Gill-Caesar, who played for new assistant coach Rob Fulford at Huntington Prep in West Virginia, reclassified from the 2016 recruiting class and might emerge as Missouri’s best wing next season.

“He’s a good basketball player, and the thing about Teki is that he’s a solid player,” Anderson said. “I think he can shoot the ball, he handles the ball, he passes the ball. He’s a basketball player as opposed to being a one-dimensional guy. He’s a multi-dimensional guy. He can rebound. He’s got decent size. I was thrilled to have him come, and I think he’ll have an impact on our team.”

Isabell, who arrived on campus in late July, proved to be even better than anticipated.

“When Tramaine got here — he’s been a point guard, and he is a point guard — but the thing that impressed me was he shot the ball really well,” Anderson said. “He’s a guy that, if you’re going to play multiple point guards, he can shoot the ball well.”

Meanwhile, Allen’s hustle and his desire to play defense caught Anderson’s eye.

“D’Angelo impressed with his activity, his energy,” Anderson said. “We’ve got to find a position. He’s kind of a 3/4.”

Anderson isn’t allowed to discuss players he hasn’t signed While he surely was disappointed when Columbia Hickman guard Jimmy Whitt chose Arkansas over Missouri on Tuesday, Anderson sees a bright future.

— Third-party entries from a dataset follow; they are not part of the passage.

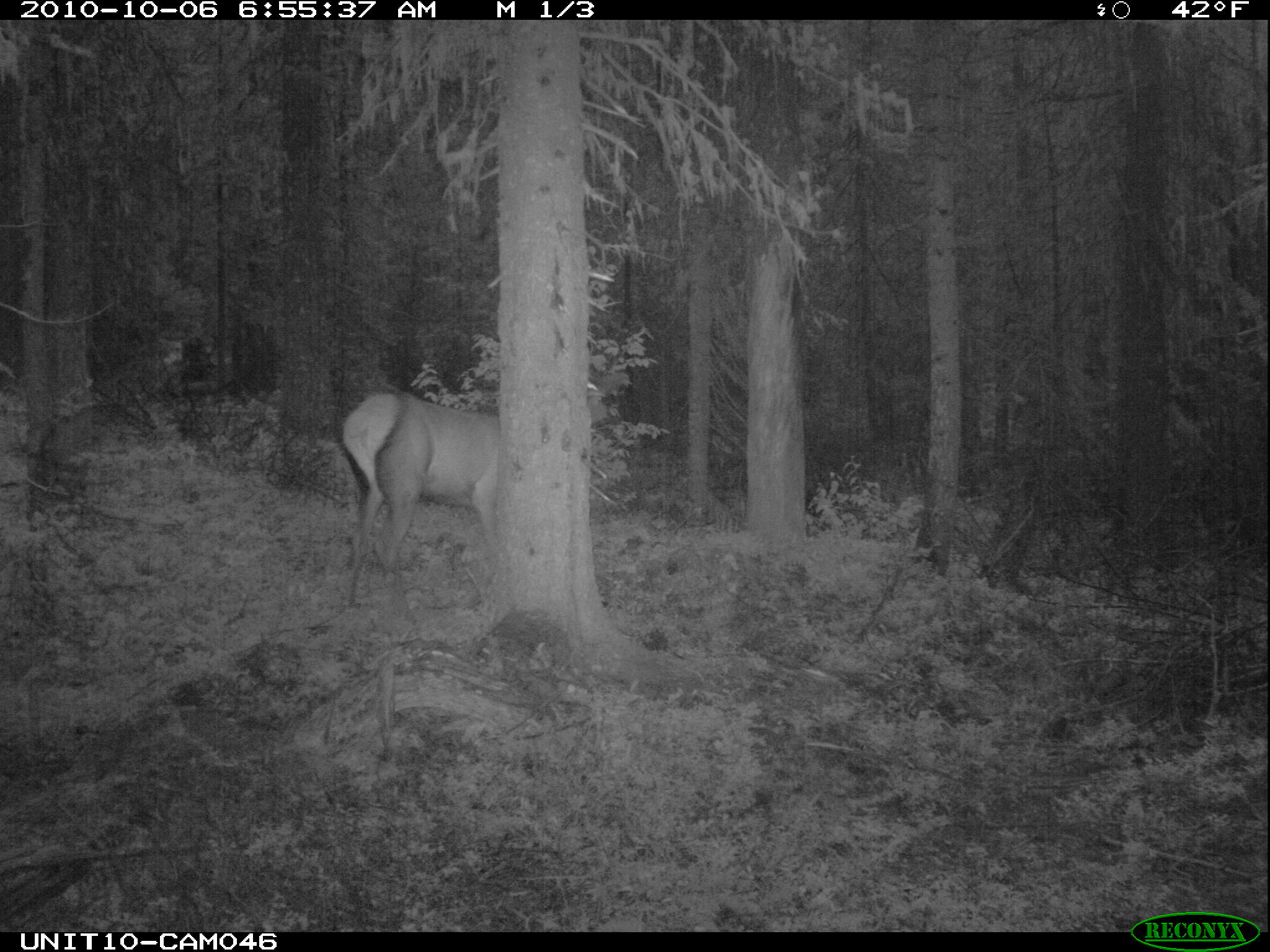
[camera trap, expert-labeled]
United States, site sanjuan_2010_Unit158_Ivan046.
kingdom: Animalia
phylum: Chordata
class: Mammalia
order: Artiodactyla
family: Cervidae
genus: Cervus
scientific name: Cervus elaphus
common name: red deer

The signing of Gill-Caesar was a recruiting coup that could grab the attention of Huntington Prep teammate Thomas Bryant, one of the top-rated centers in the 2015 class, or perhaps Chaminade junior Jayson Tatum — a 6-foot-7, five-star 2016 guard from suburban St. Louis.

“Anytime you can sign a high-profile kid like that, it helps, because other players see that too,” Anderson said. “I’m not as much into the rankings as you guys are, because that’s your job, but being able to get a high-profile guy like that helps down the line.”